FTSE 100 companies among Britain's biggest tax hideaways(4 Posts)
Britain loses £18billion a year because its richest companies squirrel away their fortunes overseas out of sight of the taxman, a new investigation reveals.
The figure is 12 times as much as the £1.5billion lost through benefit fraud, and would pay our legal aid bill nine times over or cover the cost of the war in Afghanistan.
All but two of the companies in the FTSE 100 have put money into overseas tax havens. The biggest group is the four big high street banks, who have 1,649 subsidiaries in low-tax bases.
Advertising giant WPP has the most tax haven-based businesses, with 611 registered in locations such as Jersey and the Cayman Islands, according to campaign group ActionAid.
But, rather than clamp down on the practice, chancellor George Osborne has signalled an £840million tax break for multinationals using tax havens.
Chris Jordan, ActionAids tax justice expert, said: While multinationals use tax havens to avoid paying their fair share, ordinary people in both rich and poor countries are left to pick up the bill.
Spending on doctors, nurses and other essential services gets cut for those who need it most.
The multinationals listed on the FTSE 100 have a total of 32,216 subsidiary companies between them, with one in four based in tax havens. The only two not using havens are metals mining company Fresnillo and financial services provider Hargreaves Lansdown.
There are 600 subsidiaries based in no-tax Jersey, with another 400 in the zero-rate Cayman Islands and 300 in Luxembourg.
Others are drawn to Delaware in the US because it makes few demands on companies to disclose information about themselves.
Mr Jordan added: At a time when all countries are desperate for revenues, the UK government cant afford to turn a blind eye.
The companies insisted many of their subsidiaries were genuine businesses and that they were still among Britains top taxpayers.
Many FTSE100 companies do virtually no business here.
WPP isn't even currently headquartered in the UK.
Swiss Banks Agree To Pass Tax to UK I think, with this landmark deal, the UK government is showing that they are not 'turning a bind eye' but making some important progress.
Multinational's by their very definition are erm...multi-national.

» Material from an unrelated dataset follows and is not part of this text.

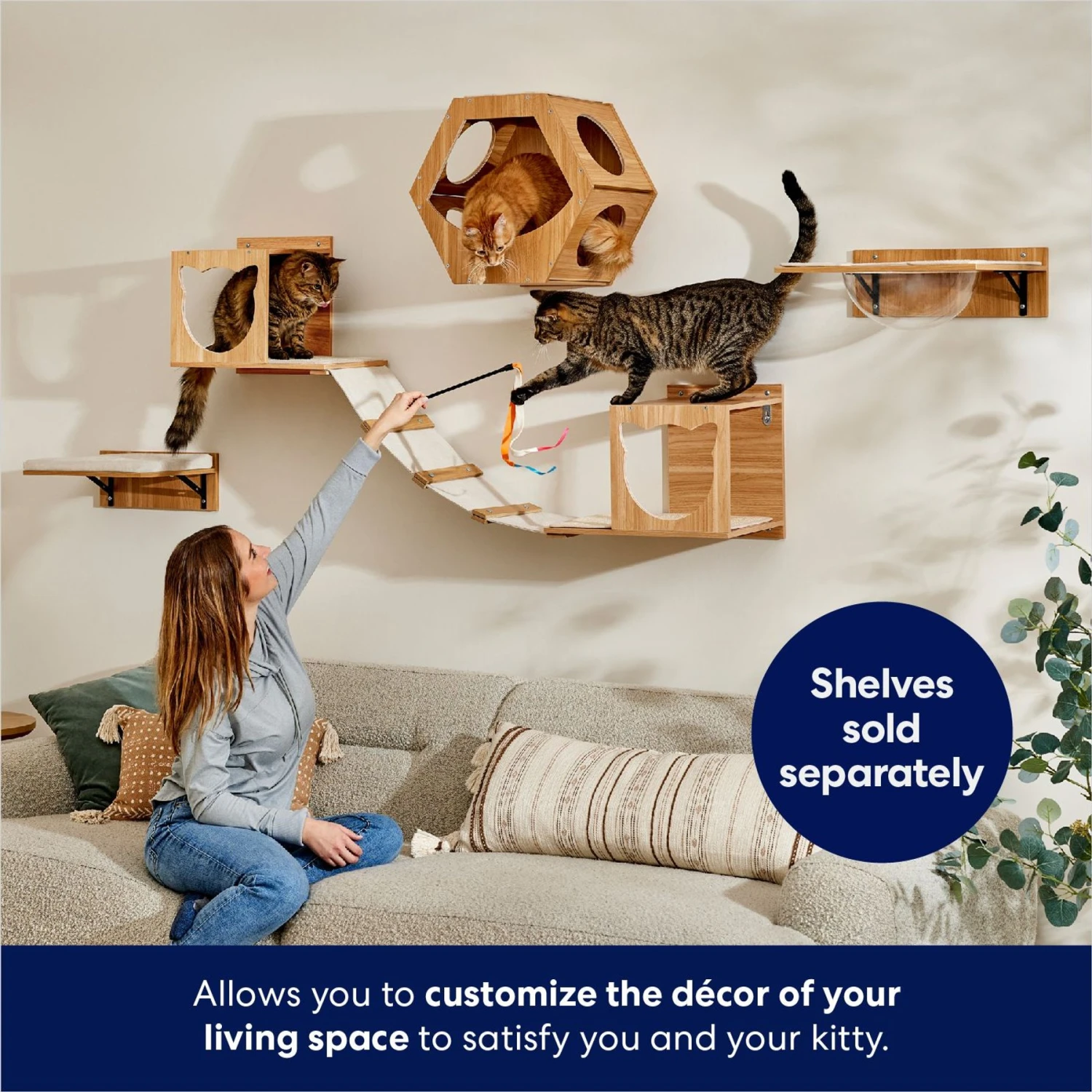 Frisco Cushioned Wall Mounted Cat Wall Shelf Frisco Cushioned Wall Mounted Cat Wall Shelf -Pet Store 373443 PT3. AC SS1800 V1675692706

They do business all over the world and pay taxes all over the world.
I don't see anything wrong as long as they are paying the taxes due in the UK on the part of the business they are doing in the UK. It would be ludicrous to expect Vodafone to pay UK taxes for business done in say Germany.
Let's not also forget that multinational's do employ a hell of a lot of people who earn good money and as a result pay taxes to the UK economy.